Passage
_ Alors ? Tu as réfléchis à quand on pourrait se voir durant la semaine ?
_ Ecoutes, ça ne va pas être possible…
_ La semaine prochaine peut être ? ça ne presse pas, tu sais !
_ Non. Je… Ce que j’entends par ça ne va pas être possible, c’est que non.
Il n’y aura rien, pas de café ensemble, ni quoique soit d’autres. Rien.
_ Je m’en doutais.
Un silence.
_ Les filles comme toi ne s’intéressent pas aux mecs comme moi, elles les snobent.
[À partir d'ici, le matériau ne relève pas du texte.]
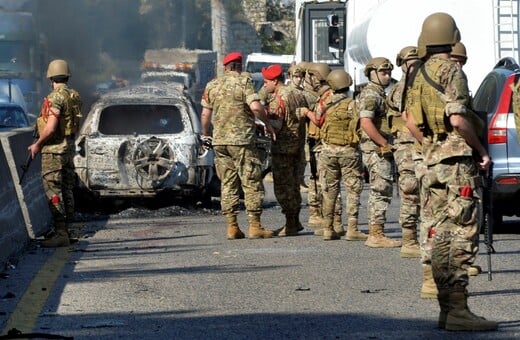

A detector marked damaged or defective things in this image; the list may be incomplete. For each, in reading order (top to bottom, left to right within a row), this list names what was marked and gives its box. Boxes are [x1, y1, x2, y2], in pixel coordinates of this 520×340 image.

burned vehicle [73, 81, 215, 207]
destroyed car [73, 81, 215, 207]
Je pensais juste que tu étais différente…
Comme tous.
_ Alors je ne suis pas différente, je suis comme toutes les autres, qu’une salope de plus comme on dit. On est d’accord. Je ne dormirais pas moins bien ce soir. Et toi tu n’auras rien à regretter, rien à te reprocher. C’est bien.
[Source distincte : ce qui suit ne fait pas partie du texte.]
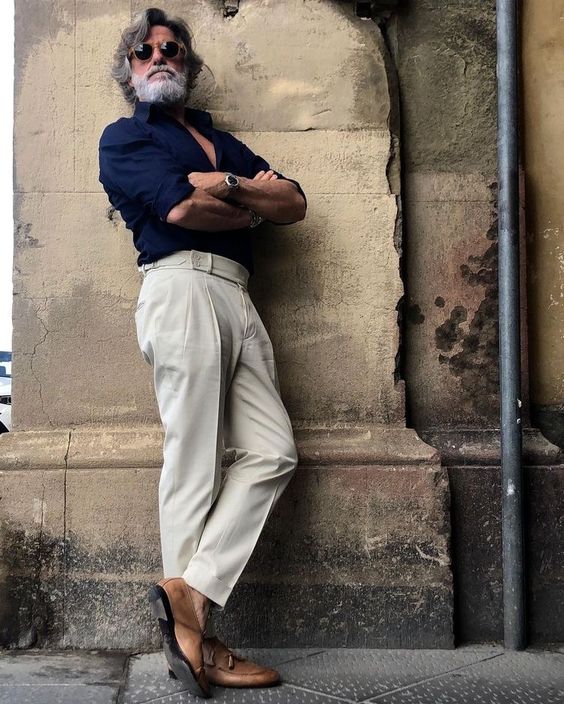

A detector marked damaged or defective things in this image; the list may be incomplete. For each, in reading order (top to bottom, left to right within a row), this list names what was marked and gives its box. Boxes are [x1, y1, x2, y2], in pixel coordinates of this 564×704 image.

_ Ce n’est pas ce que j’ai voulu dire…
_C’est ce que j’ai compris.
_ Mais, pourquoi ne pas essayer ? Repartir sur de bonnes bases, un café n’engage à rien ?
Je sais.
_ Et pourquoi faire ? Pour passer chacun l’une des heures la plus chiante et embarrassante de notre vie ? Je préfère nous l’épargner !
_ Alors pourquoi as-tu accepté ?
_ Par politesse,
Je le regarde, tel qu’il est : son mètre soixante, ses cheveux courts, son air de gamin frustré, déçu, quelque chose de ce genre. Pitoyable.
Par pitié aussi…
Puis tu voulais que je dise quoi ? La vérité ? Non, désolé mais ça ne va pas être possible.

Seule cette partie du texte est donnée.